The SBCI aims to manage risk in an informed and proactive manner, in accordance with its Risk Management Policy and Framework and its Risk Appetite Statement, such that the level of risk is consistent with the underlying business activity, and that the SBCI understands and is able to manage or absorb the impact of a risk in the event that it materialises. The SBCI complies with the risk management provisions of the Code of Practice for the Governance of State Bodies

The Board reviewed the Risk Register in 2016, and receives a risk management update of high and emerging risks as part of each CEO Report.

Roles and Responsibilities

The Board is responsible for setting the risk appetite, overseeing and guiding risk management activity across the SBCI. The Board has mandated that risk management be integrated and embedded into the tone and culture of the SBCI.

The Audit and Risk Committee is responsible for overseeing the implementation of the SBCI Risk Management Policy and Framework and ensuring that the SBCI’s risk management governance model provides appropriate levels of independence and challenge. The Audit and Risk Committee reports to the Board.

Three Lines of Defence

The SBCI’s Risk Management Policy and Framework is predicated on the three-lines-of-defence model. Within this model, the SBCI team and management (the first line) incur and own the risks, while the SBCI Risk function and other control functions (the second line) provide independent oversight and objective challenge to the first line of defence, and provide risk monitoring and reporting. The Internal Audit function (the third line) provides independent, reasonable, risk-based assurance to key stakeholders on the robustness of the SBCI risk management system, governance and the design and operating effectiveness of the internal control environment.

Audit

In accordance with statutory requirements, the SBCI is audited by the Comptroller and Auditor General. The SBCI’s internal audit process is managed by the NTMA Internal Audit function and includes an external firm, currently KPMG, appointed to carry out internal audit work reporting to the NTMA Head of Internal Audit.
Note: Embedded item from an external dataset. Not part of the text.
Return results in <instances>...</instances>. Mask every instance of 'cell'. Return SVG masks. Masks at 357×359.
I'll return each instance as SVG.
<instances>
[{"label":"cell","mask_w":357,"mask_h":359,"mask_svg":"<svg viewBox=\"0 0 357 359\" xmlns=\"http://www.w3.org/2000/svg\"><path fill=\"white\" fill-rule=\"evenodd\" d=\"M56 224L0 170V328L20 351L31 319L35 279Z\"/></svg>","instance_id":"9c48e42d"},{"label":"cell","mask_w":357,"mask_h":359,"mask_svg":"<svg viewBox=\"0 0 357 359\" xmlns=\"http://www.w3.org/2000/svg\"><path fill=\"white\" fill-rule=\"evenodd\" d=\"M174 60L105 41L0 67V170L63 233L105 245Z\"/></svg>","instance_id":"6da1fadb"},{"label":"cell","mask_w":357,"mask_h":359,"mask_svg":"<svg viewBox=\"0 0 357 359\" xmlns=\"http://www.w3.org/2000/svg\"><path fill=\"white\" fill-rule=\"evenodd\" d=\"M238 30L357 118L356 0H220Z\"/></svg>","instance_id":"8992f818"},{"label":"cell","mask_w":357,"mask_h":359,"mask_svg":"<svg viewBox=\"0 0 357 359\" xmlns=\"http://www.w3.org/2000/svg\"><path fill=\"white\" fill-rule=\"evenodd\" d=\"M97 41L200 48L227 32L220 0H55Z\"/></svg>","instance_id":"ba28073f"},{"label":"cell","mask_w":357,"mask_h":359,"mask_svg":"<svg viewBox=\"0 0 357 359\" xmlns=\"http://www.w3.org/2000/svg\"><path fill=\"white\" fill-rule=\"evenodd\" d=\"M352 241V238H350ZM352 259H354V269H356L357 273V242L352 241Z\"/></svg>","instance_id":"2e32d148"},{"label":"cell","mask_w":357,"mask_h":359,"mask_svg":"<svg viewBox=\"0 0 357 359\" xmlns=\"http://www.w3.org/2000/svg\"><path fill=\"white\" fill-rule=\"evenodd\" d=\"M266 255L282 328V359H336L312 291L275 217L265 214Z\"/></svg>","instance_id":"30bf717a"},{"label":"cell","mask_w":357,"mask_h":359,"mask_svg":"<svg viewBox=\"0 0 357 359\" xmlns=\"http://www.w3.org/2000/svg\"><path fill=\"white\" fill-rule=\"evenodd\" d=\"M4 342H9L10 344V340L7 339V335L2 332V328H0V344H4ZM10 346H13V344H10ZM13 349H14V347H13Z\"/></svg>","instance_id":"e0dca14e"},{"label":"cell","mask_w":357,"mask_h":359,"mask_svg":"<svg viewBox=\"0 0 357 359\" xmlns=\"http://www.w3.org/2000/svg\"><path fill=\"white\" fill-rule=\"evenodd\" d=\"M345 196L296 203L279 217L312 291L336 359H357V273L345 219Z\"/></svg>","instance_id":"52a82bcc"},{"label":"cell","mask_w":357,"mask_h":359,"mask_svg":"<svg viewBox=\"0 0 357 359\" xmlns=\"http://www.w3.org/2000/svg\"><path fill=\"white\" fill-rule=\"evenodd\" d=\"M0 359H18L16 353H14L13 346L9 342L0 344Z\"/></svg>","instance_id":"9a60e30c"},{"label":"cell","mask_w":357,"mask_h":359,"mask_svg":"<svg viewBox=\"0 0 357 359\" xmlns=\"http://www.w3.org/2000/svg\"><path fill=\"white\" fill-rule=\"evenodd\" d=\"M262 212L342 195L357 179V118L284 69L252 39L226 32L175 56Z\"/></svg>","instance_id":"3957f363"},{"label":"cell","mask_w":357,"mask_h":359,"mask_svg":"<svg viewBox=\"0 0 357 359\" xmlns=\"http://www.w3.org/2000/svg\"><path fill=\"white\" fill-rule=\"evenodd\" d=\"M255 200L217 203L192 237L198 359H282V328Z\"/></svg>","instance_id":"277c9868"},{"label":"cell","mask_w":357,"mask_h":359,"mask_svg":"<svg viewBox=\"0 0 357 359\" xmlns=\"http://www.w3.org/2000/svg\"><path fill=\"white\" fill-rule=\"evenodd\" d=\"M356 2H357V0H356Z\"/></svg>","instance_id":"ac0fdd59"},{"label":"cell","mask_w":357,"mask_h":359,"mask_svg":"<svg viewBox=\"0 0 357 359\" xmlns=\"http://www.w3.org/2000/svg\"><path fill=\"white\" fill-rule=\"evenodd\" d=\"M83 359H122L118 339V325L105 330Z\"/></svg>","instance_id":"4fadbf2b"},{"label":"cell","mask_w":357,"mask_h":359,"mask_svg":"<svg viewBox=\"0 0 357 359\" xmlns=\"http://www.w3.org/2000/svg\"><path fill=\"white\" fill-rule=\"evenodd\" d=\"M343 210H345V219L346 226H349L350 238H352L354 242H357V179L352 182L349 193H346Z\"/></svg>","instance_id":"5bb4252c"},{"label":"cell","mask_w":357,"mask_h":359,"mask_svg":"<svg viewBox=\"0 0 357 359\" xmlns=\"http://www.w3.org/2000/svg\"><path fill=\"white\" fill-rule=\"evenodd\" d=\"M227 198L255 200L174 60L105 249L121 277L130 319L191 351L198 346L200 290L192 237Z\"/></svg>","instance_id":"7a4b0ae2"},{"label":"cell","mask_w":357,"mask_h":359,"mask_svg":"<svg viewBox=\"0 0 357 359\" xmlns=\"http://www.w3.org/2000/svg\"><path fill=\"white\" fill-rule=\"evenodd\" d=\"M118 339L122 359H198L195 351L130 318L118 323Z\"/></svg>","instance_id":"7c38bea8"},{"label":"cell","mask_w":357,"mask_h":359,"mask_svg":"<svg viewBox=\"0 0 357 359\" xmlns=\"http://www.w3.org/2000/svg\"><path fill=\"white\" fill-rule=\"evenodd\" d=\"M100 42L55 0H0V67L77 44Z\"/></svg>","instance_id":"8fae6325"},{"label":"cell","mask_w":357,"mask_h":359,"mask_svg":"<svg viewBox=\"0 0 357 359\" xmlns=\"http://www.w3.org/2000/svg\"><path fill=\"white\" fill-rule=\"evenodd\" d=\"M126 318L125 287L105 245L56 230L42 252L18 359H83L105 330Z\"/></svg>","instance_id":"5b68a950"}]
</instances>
Principal Risks and Uncertainties

The SBCI is exposed to a wide variety of risks which have the potential to affect the financial and operational performance of the SBCI. The Risk Management Policy and Framework establishes the processes to identify, assess, evaluate, report and mitigate risk. The SBCI has identified the following principal risks and uncertainties which may adversely affect the achievement of its objectives.

Strategic Risk

The SBCI relies on demand from on-lenders and SMEs in order to meet its key strategic objective of providing additional credit to SMEs in Ireland, and in order to achieve financial sustainability. Should it fail to structure its products appropriately and deploy an appropriate strategy for delivering these, there is a risk that on-lenders will not participate as envisaged and SMEs will not avail of the offered products.

Credit Risk

The SBCI is exposed to the risk that a borrowing counterparty defaults on its obligations and fails to repay its debt in full, resulting in losses to the SBCI. The SBCI’s primary credit risk exposure is to the on-lenders to which it lends. However, in 2017, the SBCI will assume some credit risk exposure, on a limited basis, to the final beneficiary SMEs whose loans are covered by guarantees issued by the SBCI to on-lenders.

Operational Risk

The SBCI is exposed to a broad range of operational risks arising from the people, systems and processes involved in meeting its objectives. Key operational risks include systems failures, process errors, over reliance on key individuals, failure to follow procedures, reporting errors, which could ultimately result in the SBCI failing to meet its objectives and significant reputational damage.

Resourcing Risk

The SBCI is a small organisation that relies on skilled specialist professionals to meet its statutory objectives. There is a risk that the SBCI is not adequately resourced with the appropriate experience and expertise, resulting in failure to achieve its objectives.